目次
🌸 自然 ― 冬を告げる花、山茶花のころ
立冬の初候「山茶始開(つばきはじめてひらく)」は、山茶花(さざんか)が咲き始める頃を示します。
旧暦でいえば霜月上旬、新暦では11月7日ごろから12日ごろ。
太陽黄経は225度を少し過ぎ、暦の上では冬の最初の七日間。
空気は冷たく澄み渡り、朝の霜が野に降りると、 紅や白の花がその上に凛と咲き、初冬の彩りを添えます。
山茶花は、椿(つばき)と同じツバキ科の花。
しかし、椿が花ごと落ちるのに対し、山茶花は花びらを一枚ずつ散らすのが特徴です。
地面に広がる花びらの絨毯は、冬の訪れをやさしく告げる風景。
寒風のなかでも静かに咲くその姿は、「耐える美しさ」「凛とした誠実さ」として
古くから冬の象徴として親しまれてきました。
【立冬】 (りっとう)
冬の気配が感じられる 月: 十月節 太陽黄経:225°

初候 山茶始開
(つばきはじめてひらく)
山茶花が咲き始める
🏠 暮らし ― 冬支度とぬくもりの始まり
この頃になると、家々ではこたつを出し、火鉢やストーブに火を入れ始めます。
初霜や北風の便りが届くと、自然と温もりを求める気持ちが高まるのです。
農家では、晩秋の収穫を終えた田畑の整備が続きます。
冬野菜の間引きや、干し大根・干し柿づくりも盛ん。
「寒干し」「日干し」といった保存の知恵が、この時期の暮らしを支えてきました。
また、立冬の初候は「炉開き(ろびらき)」の季節でもあります。
茶の湯の世界では、夏に使っていた風炉をしまい、冬の炉を開いて炭火を入れる儀式を行います。

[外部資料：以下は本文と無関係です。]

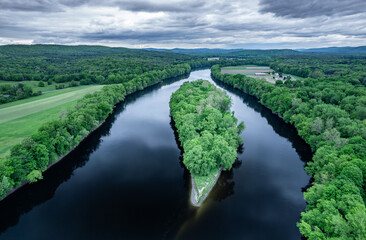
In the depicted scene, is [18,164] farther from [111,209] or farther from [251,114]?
[251,114]

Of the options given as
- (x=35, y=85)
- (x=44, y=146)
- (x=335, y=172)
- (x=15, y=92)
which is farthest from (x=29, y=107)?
(x=335, y=172)

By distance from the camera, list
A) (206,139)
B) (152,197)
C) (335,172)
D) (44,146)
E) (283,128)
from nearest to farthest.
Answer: (335,172) → (152,197) → (44,146) → (206,139) → (283,128)

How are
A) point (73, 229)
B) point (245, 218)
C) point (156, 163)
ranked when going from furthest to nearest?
point (156, 163) → point (245, 218) → point (73, 229)

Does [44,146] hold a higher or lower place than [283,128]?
higher

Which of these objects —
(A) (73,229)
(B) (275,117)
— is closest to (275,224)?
(A) (73,229)

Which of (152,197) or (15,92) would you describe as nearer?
(152,197)

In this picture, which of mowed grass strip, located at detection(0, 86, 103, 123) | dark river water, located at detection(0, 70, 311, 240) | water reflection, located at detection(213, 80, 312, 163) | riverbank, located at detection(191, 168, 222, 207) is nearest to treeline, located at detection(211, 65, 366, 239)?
water reflection, located at detection(213, 80, 312, 163)

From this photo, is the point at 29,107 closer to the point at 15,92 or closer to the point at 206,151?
the point at 15,92
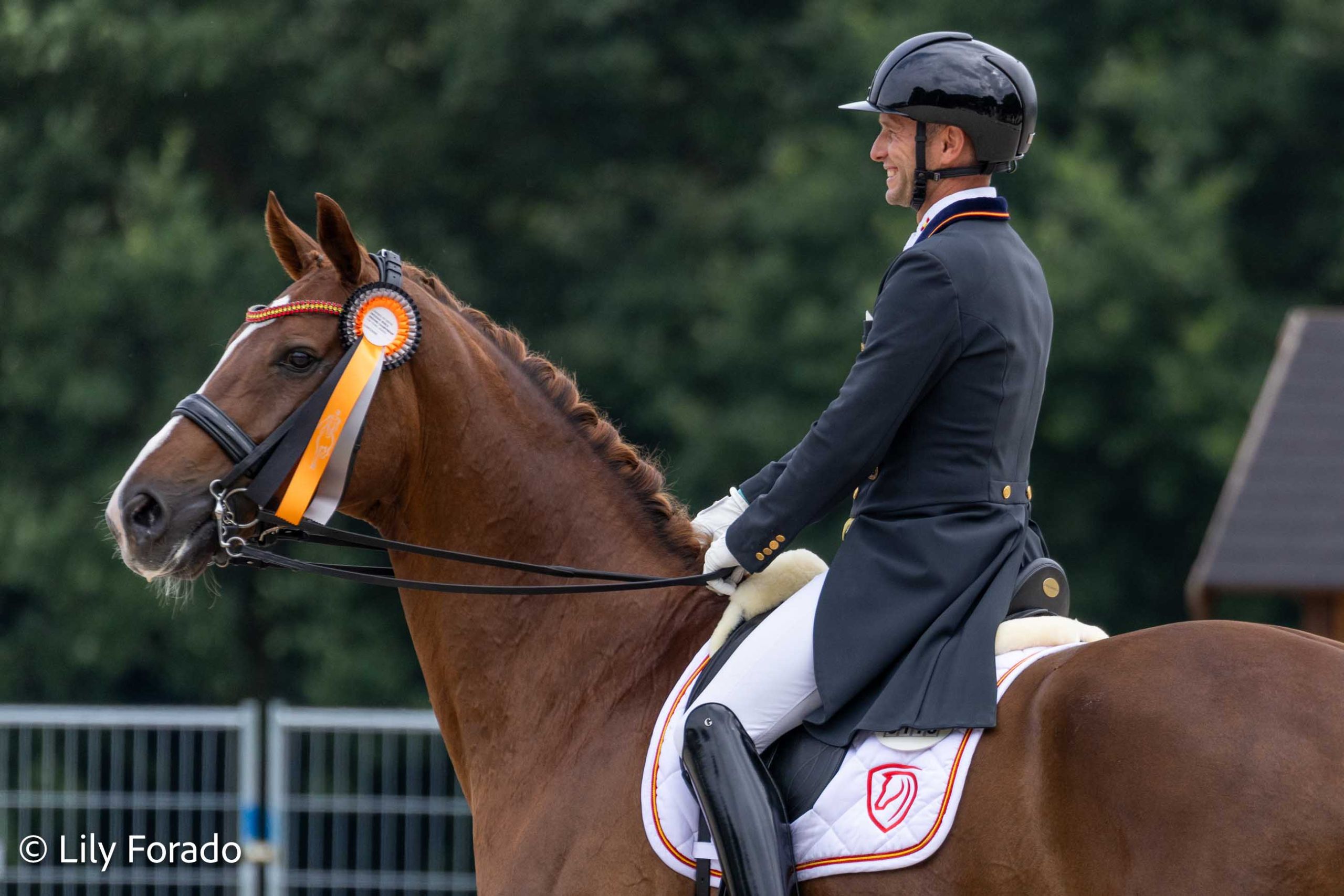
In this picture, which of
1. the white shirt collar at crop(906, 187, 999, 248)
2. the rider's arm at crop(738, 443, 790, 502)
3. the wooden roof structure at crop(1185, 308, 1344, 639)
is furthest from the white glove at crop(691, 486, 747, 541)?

冬の到来を静かに受け止め、炭のぬくもりと共に季節を感じる――
その感性は、今も多くの日本人の心に残る情景です。
🍊 旬 ― 秋の名残と冬の恵みが交わるころ
市場には、晩秋から冬の味覚が混ざり合います。
柿は甘柿から干し柿へ、りんごはふじ系の晩生が旬に。
みかんやゆずも出回り始め、香りが冬の訪れを知らせます。
野菜では、大根、白菜、かぶ、ほうれん草などが出盛り。
鍋料理や味噌汁に欠かせない具材がそろい、食卓は一気に「温かいもの」へと変化します。
魚はサケ、ブリ、タラなど脂がのり、寒さが旨味を育てる時期。
「寒ブリの初水揚げ」「ししゃもの旬」など、冬の味覚ニュースもこの頃から聞こえ始めます。
旬の果実と温かい料理。
どちらも、冷たい空気に包まれた体と心をやわらげる“冬の入口の味”です。


📖 文化 ― 山茶花と冬のこころ
「山茶始開」という表現は、中国の古暦に由来します。
日本では、山茶花が開く季節として早くから受け入れられ、冬の季語として定着しました。
俳句では、「散る花びらの儚さ」「凛とした白」が好まれ、「山茶花や 冬に入る日の 空の色」など、
秋から冬への静かな移ろいを詠む句が多く残ります。
山茶花の花言葉は「ひたむきな愛」「困難に打ち克つ」。
寒さに負けず咲き続ける姿が、人の生き方と重ねられてきました。
茶花としても重宝され、茶室の床の間に一輪を挿すことで、季節感と静けさを同時に表す役割を果たします。
「華やかではないけれど、心を打つ」――
それが立冬初候の花、山茶花の魅力です。
🗓 暦 ― 太陽と季節の位置づけ
太陽黄経225度を越え、昼の時間が急速に短くなる時期。
東京では日の入りが16時40分前後となり、夕方5時前には薄暗くなります。
朝の冷え込みが強まると、霜柱が立つこともあり、「初霜」「初氷」の観測が各地で報告されます。
この節は、立冬から次候「地始凍」までの約5日間。
日中はまだ過ごしやすく、空の青さも残りますが、朝晩の冷え込みが確実に季節の変化を感じさせます。
自然界も人の暮らしも、少しずつ“冬の形”に近づいていく。
そんな変わり目の季節です。
💬 ひとこと
霜の降りる朝に、山茶花の花びらが一枚、静かに地に落ちる。
その一瞬に、季節の深さを感じる。
派手ではないけれど、確かに世界は冬へと歩み始めている――。
山茶始開の頃、自然は“静かな動き”で新しい季節を告げています。